The properties of logarithms are essential in understanding and solving logarithmic equations. Just like properties of exponents, logarithms have their own set of rules which make computations more manageable.

One key property that we use in the example exercise is the quotient rule of logarithms. It states that the logarithm of a quotient is equal to the difference of the logarithms, mathematically defined as \( \log(a/b) = \log(a) - \log(b) \).
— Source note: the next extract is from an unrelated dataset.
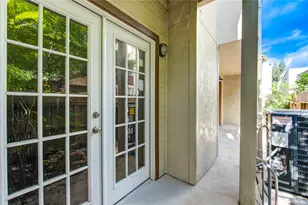 3929 Tanglewilde St, Houston, TX 77063 - Photo 6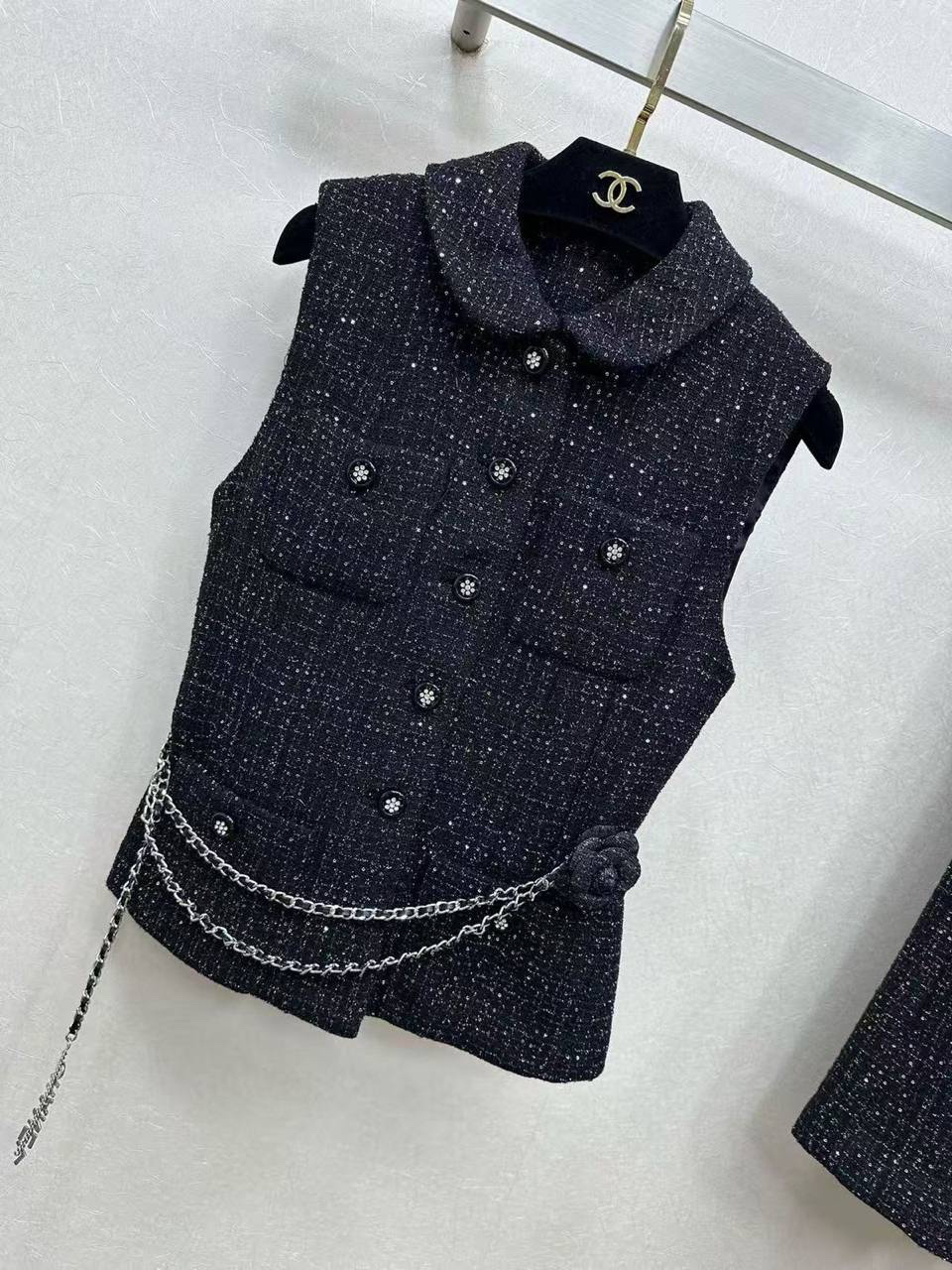 КОСТЮМ CHANEL детальное фото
Another property that often comes in handy is the product rule, which says that the logarithm of a product is the sum of the logarithms: \( \log(ab) = \log(a) + \log(b) \).

Understanding these properties allows you to manipulate logarithmic expressions and often make them simpler to solve, just as in the step by step solution where \( \ln x - \ln (x+1) \) was simplified to \( \ln(x/(x+1)) \) using the quotient rule.

Solving logarithmic equations involves isolating the logarithmic expression and then finding the value of the variable contained within it. To solve a logarithmic equation, you must be adept at working with the properties of logarithms.

Once the equation is simplified using the properties of logarithms, as seen with \( \ln \left(\frac{x}{x+1}\right) = 2 \) in our exercise, you often need to exponentiate both sides to remove the logarithm. This step usually involves using the base of the logarithm to both sides of the equation, effectively 'canceling out' the log. This technique was illustrated in Step 2 of the solution, where we exponentiated both sides of the equation with the base of the natural log, \( e \).

This step resulted in \( \frac{x}{x+1} = e^2 \) and allowed us to solve for \( x \) without the logarithm present, leading to an equation where \( x \) can be isolated and found in terms of \( e \) and its powers.

Natural logarithm exponentiation refers to the process of raising \( e \), the base of the natural logarithm, to a power that is given by a logarithm. This is a critical step in solving natural logarithmic equations.

For instance, from the example provided, exponentiating both sides of the simplified logarithmic equation \( \ln \left(\frac{x}{x+1}\right) = 2 \) with \( e \), leads to the equation \( e^{\ln \left(\frac{x}{x+1}\right)} = e^2 \). According to the inverse properties of logarithms and exponentiation, \( e^{\ln a} = a \), which simplifies our original equation to \( \frac{x}{x+1} = e^2 \).

This is a fundamental concept in solving logarithmic equations because it allows us to transition from logarithmic form to exponential form, thereby enabling us to isolate and solve for the variable in question. In our exercise, after exponentiation, we were able to cross multiply and solve for \( x \) to arrive at \( x = \frac{e^2}{e^2 - 1} \) which is the critical final step before approximating the solution to three decimal places.